**Required action**
If a line of the records contains the word "kudu", list it.

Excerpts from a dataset
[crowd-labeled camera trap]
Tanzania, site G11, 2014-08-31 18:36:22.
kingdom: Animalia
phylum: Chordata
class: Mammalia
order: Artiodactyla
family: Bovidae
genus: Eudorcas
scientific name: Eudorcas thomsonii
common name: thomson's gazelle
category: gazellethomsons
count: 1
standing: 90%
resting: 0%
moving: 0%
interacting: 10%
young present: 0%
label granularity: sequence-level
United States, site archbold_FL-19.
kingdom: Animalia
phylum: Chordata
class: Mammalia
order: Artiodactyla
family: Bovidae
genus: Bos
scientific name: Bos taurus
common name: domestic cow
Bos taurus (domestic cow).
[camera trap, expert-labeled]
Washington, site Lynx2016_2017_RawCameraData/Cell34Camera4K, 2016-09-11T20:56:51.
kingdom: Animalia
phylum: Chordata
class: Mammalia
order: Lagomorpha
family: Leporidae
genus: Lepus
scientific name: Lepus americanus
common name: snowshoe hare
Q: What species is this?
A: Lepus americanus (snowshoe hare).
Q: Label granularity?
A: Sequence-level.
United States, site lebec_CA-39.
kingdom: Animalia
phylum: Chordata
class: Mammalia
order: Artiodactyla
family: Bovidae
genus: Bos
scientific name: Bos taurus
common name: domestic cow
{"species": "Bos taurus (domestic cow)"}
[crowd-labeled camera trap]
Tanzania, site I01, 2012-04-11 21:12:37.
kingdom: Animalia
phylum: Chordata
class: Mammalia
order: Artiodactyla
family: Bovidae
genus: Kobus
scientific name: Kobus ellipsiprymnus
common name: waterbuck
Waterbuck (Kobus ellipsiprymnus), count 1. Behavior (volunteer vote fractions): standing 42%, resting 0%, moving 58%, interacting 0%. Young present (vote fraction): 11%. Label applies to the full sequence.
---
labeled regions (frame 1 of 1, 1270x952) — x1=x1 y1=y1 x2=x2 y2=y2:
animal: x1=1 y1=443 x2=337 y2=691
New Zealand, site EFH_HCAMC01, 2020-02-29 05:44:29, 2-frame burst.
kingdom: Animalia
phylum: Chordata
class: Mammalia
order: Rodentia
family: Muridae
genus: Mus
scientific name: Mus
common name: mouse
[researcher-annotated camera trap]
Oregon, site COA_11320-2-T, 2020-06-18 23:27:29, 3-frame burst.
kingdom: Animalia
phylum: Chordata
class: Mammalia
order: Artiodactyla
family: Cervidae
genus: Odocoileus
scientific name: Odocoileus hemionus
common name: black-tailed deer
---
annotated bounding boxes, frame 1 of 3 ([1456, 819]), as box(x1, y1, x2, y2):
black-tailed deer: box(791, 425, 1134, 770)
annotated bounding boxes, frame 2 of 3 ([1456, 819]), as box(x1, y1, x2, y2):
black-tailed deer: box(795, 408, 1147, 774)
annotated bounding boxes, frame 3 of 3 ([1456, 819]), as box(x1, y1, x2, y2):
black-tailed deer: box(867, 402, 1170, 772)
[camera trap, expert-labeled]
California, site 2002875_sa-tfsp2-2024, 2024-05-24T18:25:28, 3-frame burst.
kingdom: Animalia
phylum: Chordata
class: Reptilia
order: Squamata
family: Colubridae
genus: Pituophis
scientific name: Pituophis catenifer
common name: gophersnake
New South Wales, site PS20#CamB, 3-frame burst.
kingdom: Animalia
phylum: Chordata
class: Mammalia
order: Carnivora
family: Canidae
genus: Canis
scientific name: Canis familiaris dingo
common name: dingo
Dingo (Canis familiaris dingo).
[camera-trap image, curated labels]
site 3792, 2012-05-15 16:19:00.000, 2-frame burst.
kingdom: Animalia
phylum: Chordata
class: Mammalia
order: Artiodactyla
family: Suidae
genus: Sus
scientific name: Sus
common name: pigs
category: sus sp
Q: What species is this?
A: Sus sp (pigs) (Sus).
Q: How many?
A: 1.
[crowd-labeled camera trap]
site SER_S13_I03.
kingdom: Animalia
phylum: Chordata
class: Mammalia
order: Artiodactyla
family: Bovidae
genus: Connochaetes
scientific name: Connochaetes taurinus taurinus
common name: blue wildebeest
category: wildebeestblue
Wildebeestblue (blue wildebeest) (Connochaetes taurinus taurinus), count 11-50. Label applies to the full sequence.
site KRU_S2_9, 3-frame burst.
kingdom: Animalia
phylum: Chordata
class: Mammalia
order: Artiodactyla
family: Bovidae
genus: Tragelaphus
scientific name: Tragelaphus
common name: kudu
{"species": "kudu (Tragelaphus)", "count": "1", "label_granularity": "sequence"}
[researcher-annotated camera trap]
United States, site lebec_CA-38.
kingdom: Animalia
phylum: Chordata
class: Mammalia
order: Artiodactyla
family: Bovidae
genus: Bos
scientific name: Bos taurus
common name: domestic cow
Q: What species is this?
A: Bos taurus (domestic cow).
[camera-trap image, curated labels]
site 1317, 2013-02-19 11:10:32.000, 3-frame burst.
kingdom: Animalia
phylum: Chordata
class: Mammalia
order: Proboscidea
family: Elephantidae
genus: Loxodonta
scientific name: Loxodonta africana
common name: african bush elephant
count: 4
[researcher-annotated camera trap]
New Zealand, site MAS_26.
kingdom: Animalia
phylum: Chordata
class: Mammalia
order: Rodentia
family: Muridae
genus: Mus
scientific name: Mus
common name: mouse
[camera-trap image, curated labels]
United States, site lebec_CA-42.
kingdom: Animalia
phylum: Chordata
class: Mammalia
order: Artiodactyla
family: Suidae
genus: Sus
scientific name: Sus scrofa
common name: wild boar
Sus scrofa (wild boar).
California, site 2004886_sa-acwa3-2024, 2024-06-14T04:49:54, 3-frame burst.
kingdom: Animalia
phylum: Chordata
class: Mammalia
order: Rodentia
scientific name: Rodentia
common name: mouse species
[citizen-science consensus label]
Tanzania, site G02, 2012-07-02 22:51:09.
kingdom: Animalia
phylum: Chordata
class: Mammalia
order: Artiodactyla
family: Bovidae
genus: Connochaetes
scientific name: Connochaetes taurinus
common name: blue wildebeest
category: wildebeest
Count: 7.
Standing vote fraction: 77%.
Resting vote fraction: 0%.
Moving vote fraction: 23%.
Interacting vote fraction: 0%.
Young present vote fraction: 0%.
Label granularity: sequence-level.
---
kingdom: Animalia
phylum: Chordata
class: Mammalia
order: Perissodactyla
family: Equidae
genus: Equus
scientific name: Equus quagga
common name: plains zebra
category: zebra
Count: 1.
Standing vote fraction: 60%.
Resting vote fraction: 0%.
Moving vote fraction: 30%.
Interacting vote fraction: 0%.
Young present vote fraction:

**Solution to this task**
common name: kudu
{"species": "kudu (Tragelaphus)", "count": "1", "label_granularity": "sequence"}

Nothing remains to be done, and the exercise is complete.